Mundos pequeños

Perdida entre los recuerdos, una imagen brotó en su memoria esa mañana de primavera.

El viento se colaba por la ventanilla a medio abrir del coche. Era un viento frío pero agradable, un viento que anunciaba la llegada de los atardaceres con sabor a noche.
Su mirada vagaba sin rumbo entre las rendijas de los edificios mientras el sol se abría paso entre ellos. Una mirada que se mostraba a un mundo todavía por descubrir, por crear, por construir. Una mirada hacia la incerteza de lo desconocido. A veces inocente, a veces desafiante.

En los claroscuros de esa vida que comenzaba, él se resistió a romper el momento casi mágico con una frase intrascendente. Se regaló esos instantes silenciosos con ella, observándola desde la distancia. Tenían un mundo pequeño, de los que no aparecen en los mapas. Sus ciudades eran, en realidad, miradas cargadas de palabras. Sus cordilleras, las carcajadas que llenaban los silencios de una alegría con ganas de sobrevivir a todo. La fuerza y la pasión de sus mares, de sus ríos desbordantes, emergía en cada instante de intimidad compartida.

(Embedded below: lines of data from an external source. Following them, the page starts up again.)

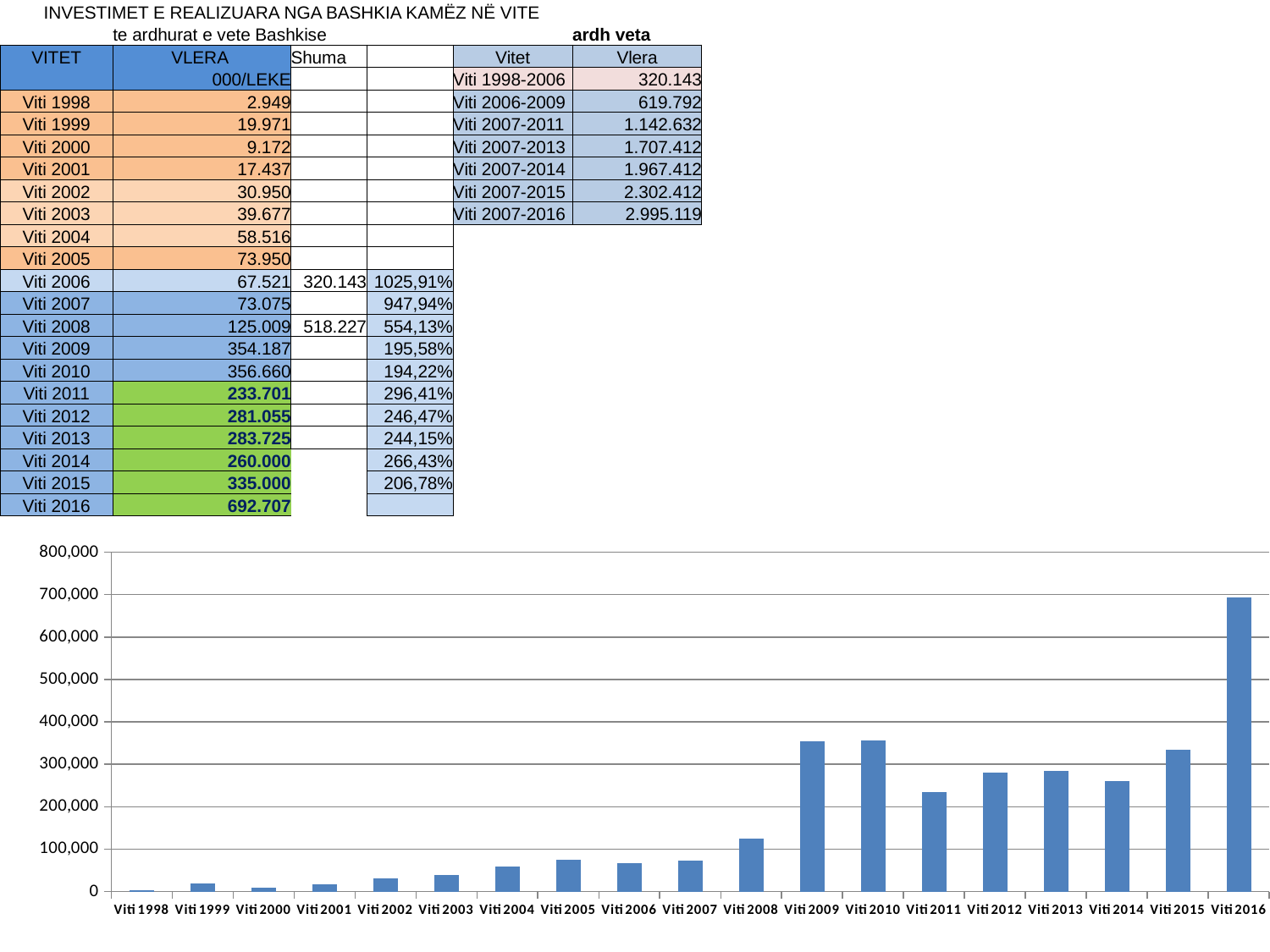
According to the table, what is the value for Viti 2011? 233.701 According to the table, what is the value for Viti 2016? 692.707 Is the bar for Viti 2016 greater or less than 600,000? greater Using the table values, what is the difference between Viti 2016 and Viti 2015? 357.707 Which bar is taller, Viti 2014 or Viti 2015? Viti 2015 Which year has the lowest bar in the chart? Viti 1998 Is the bar for Viti 2009 greater or less than 300,000? greater According to the table, what is the value for Viti 2009? 354.187 How many years (bars) are plotted in the chart? 19 Which year has the highest bar in the chart? Viti 2016 Is the bar for Viti 2011 greater or less than 300,000? less What kind of chart is shown on the slide? bar chart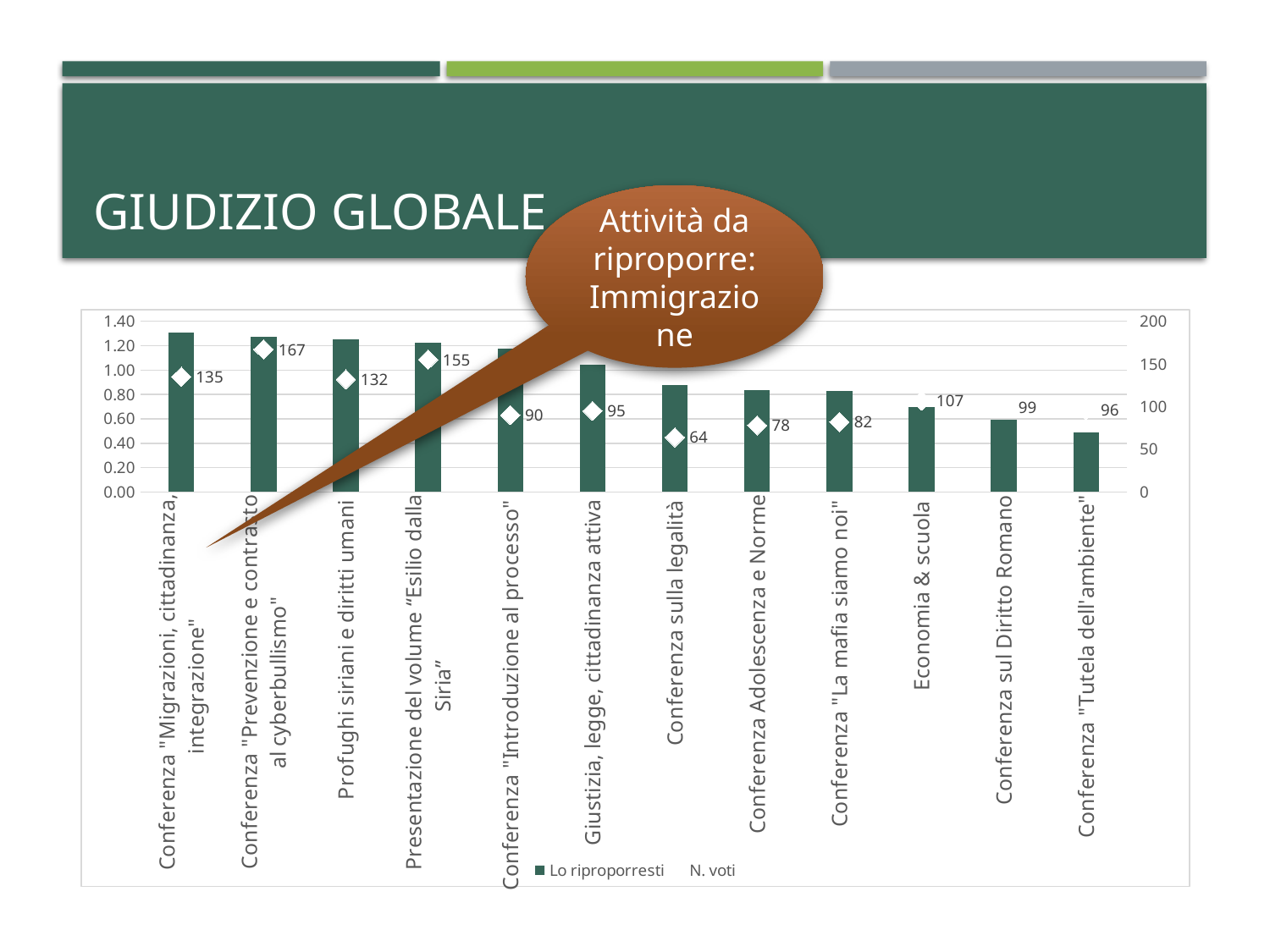
Do the Lo riproporresti bars generally rise or fall from left to right along the x axis? fall Is the Lo riproporresti value for Conferenza "Migrazioni, cittadinanza, integrazione" greater or less than 1.20? greater Which has a higher N. voti value: Presentazione del volume "Esilio dalla Siria" or Profughi siriani e diritti umani? Presentazione del volume "Esilio dalla Siria" What is the N. voti value for Economia & scuola? 107 What is the difference in N. voti between Conferenza "Prevenzione e contrasto al cyberbullismo" and Conferenza "Migrazioni, cittadinanza, integrazione"? 32 Is the Lo riproporresti value for Conferenza "Tutela dell'ambiente" greater or less than 0.60? less What is the N. voti value for Conferenza sulla legalità? 64 Which category has the lowest N. voti value? Conferenza sulla legalità How many categories are shown on the x axis of the chart? 12 Which category has the highest N. voti value? Conferenza "Prevenzione e contrasto al cyberbullismo" What is the N. voti value for Conferenza "Prevenzione e contrasto al cyberbullismo"? 167 How many series does the chart legend list? 2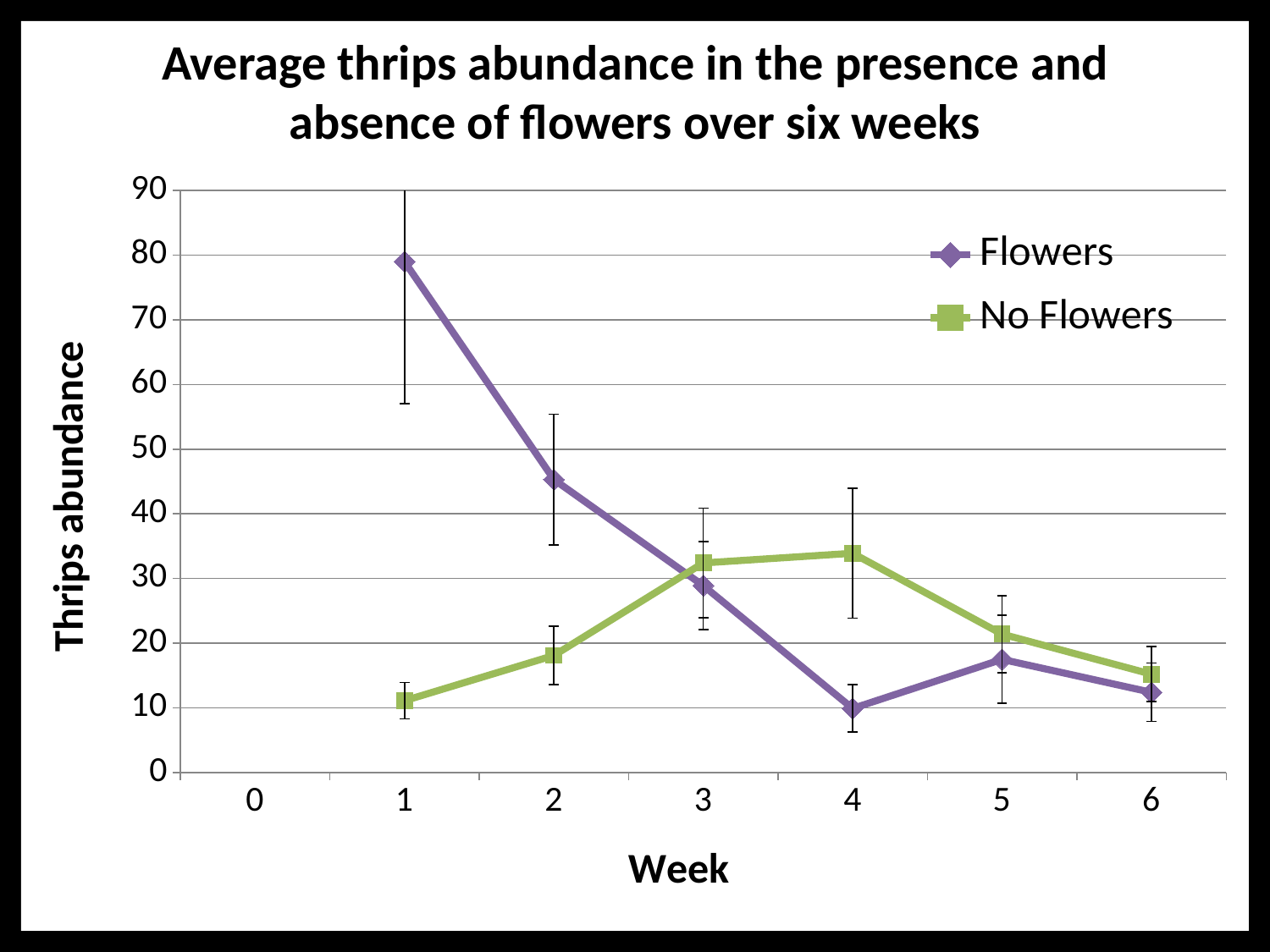
How many weeks have data points plotted for each series? 6 Is the value for Flowers at week 2 greater or less than 50? less How many series does the legend list? 2 Is the value for No Flowers at week 4 greater or less than 30? greater Is the value for Flowers at week 1 greater or less than 70? greater Does the Flowers series rise or fall from week 1 to week 4? fall At which week is the No Flowers series lowest? Week 1 At which week is the Flowers series highest? Week 1 What kind of chart is shown on the slide? line chart What is the title of the y axis? Thrips abundance At week 1, which series has the larger value, Flowers or No Flowers? Flowers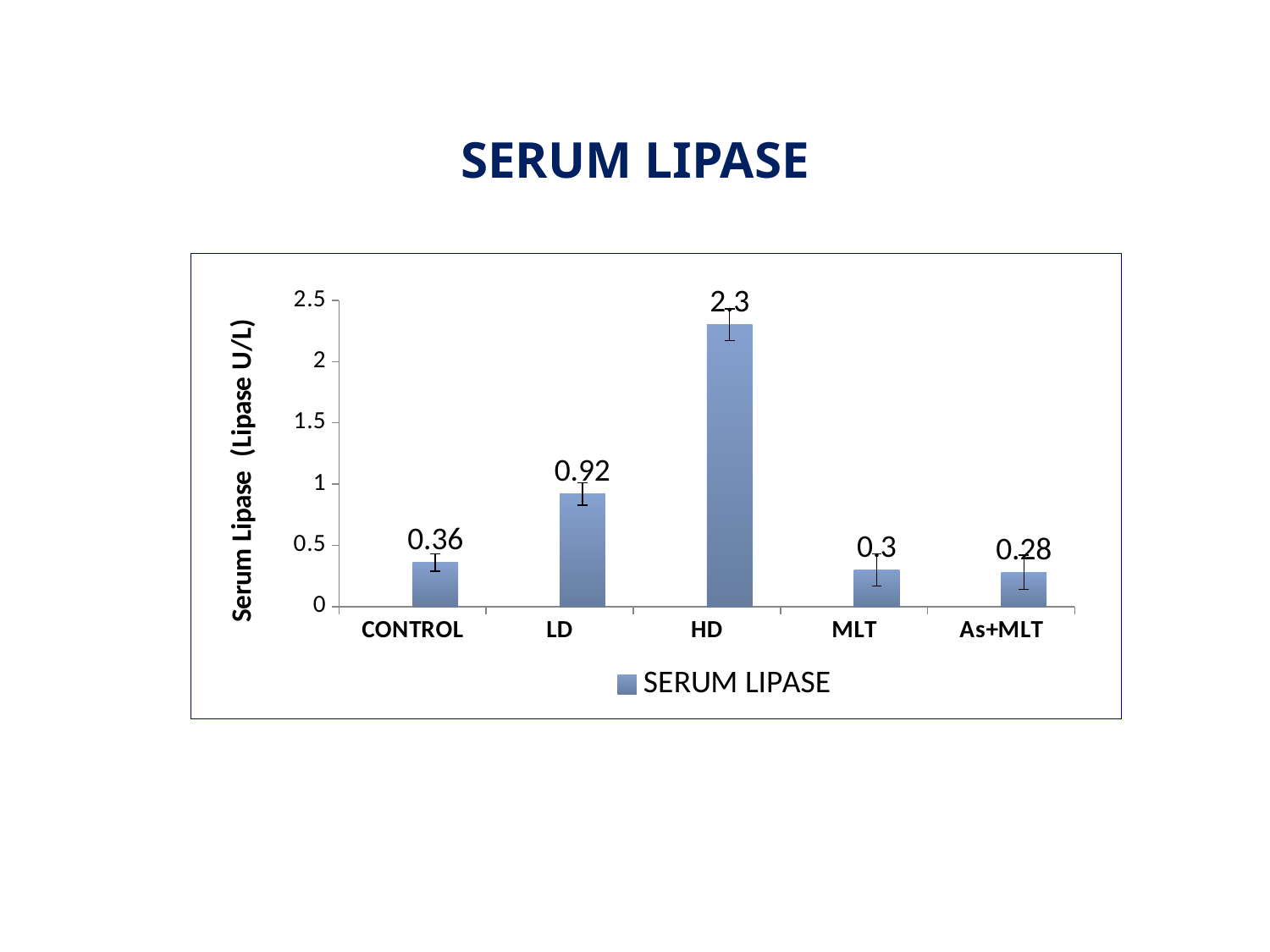
How many series does the legend list? 1 What kind of chart is shown on the slide? bar chart What is the serum lipase value for HD? 2.3 What is the serum lipase value for As+MLT? 0.28 Is the value for HD greater or less than 2? greater What is the difference between the serum lipase values for HD and LD? 1.38 What is the y-axis label of the chart? Serum Lipase (Lipase U/L) Which category has the highest serum lipase value? HD Which has a larger serum lipase value, LD or MLT? LD Which category has the lowest serum lipase value? As+MLT How many categories are shown on the x axis? 5 What is the serum lipase value for CONTROL? 0.36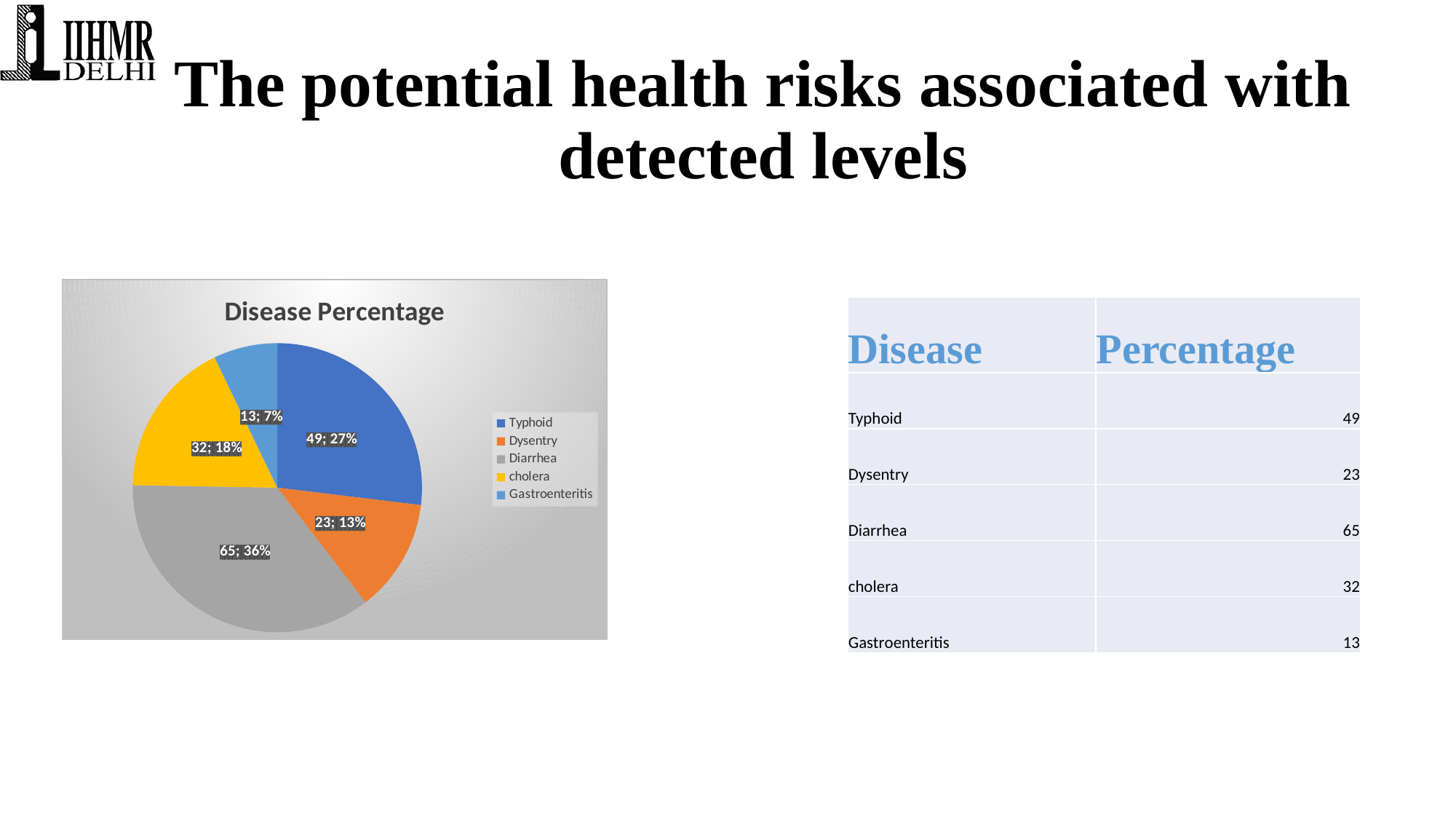
What percentage share of the pie does Dysentry have? 13% How many slices does the pie chart have? 5 Which disease has the smallest slice of the pie? Gastroenteritis What percentage share of the pie does cholera have? 18% What is the difference between the values for Diarrhea and Typhoid? 16 Which is larger, the value for cholera or the value for Dysentry? cholera Which disease has the largest slice of the pie? Diarrhea What is the title of the chart? Disease Percentage What is the value shown for Typhoid in the pie chart? 49 What is the value shown for Gastroenteritis in the pie chart? 13 What is the value shown for Diarrhea in the pie chart? 65 What kind of chart is shown on the slide? pie chart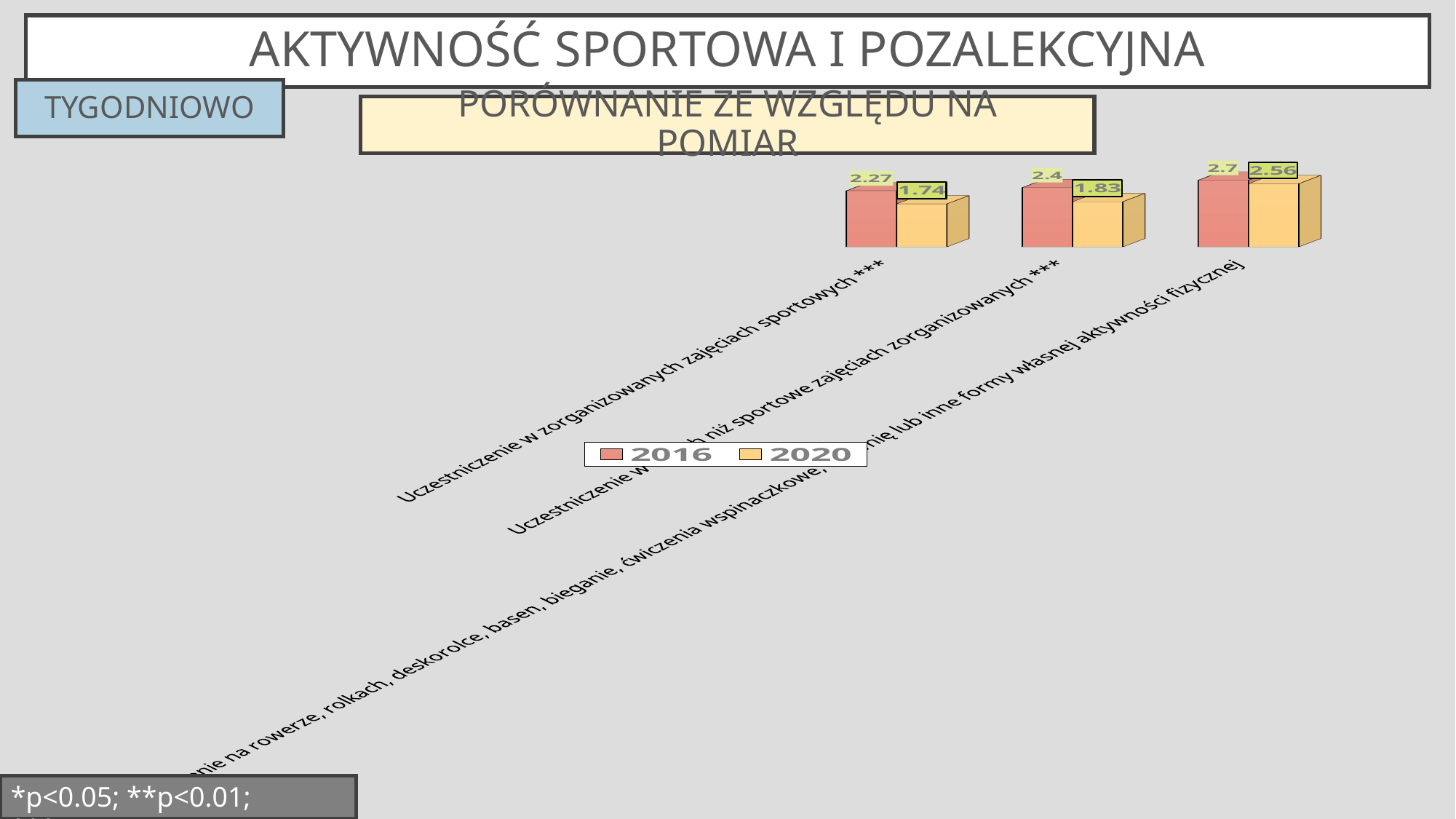
What is the 2020 value for 'Uczestniczenie w zorganizowanych zajęciach sportowych'? 1.74 What is the 2016 value for the second category (zajęcia zorganizowane inne niż sportowe)? 2.4 How many categories are plotted in the chart? 3 What type of chart is shown on the slide? bar chart Which two years are listed in the chart legend? 2016 and 2020 What is the 2020 value for the third category (własna aktywność fizyczna)? 2.56 Which category has the highest 2016 value? the third category (inne formy własnej aktywności fizycznej) Which category has the lowest 2020 value? Uczestniczenie w zorganizowanych zajęciach sportowych How many series does the chart legend list? 2 What is the difference between the 2016 and 2020 values for 'Uczestniczenie w zorganizowanych zajęciach sportowych'? 0.53 For the second category, is the 2016 value or the 2020 value larger? 2016 What is the 2016 value for 'Uczestniczenie w zorganizowanych zajęciach sportowych'? 2.27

En ese mundo construido desde los cimientos del incomprensible destino, ellos dos entendían la vida como una suma, como un camino compartido. Como estar viajando a lomos de un tren con rumbo al infinito. El billete de un vuelo sin retorno en el bolsillo de su camisa y su mirada vagando, esta vez recorriendo la línea de un horizonte por alcanzar.

Pero nada sobrevive eternamente. La vida recuperó su frenético movimiento, ese momento mágico pasó. La rutina los confundió con los problemas más mundanos, más humanos. Pero de vez en cuando, como aquella mañana, ellos dos, sin decirse nada, volvían a ese pequeño mundo a medio construir, a pasear por alguno de sus rincones olvidados. Y entonces recordaban esas mañanas de primavera, donde el viento frío anunciaba la llegada de los largos atardeceres. Donde dos almas cualesquiera caminaban juntas por un rato, compartiendo el incierto camino por descubrir.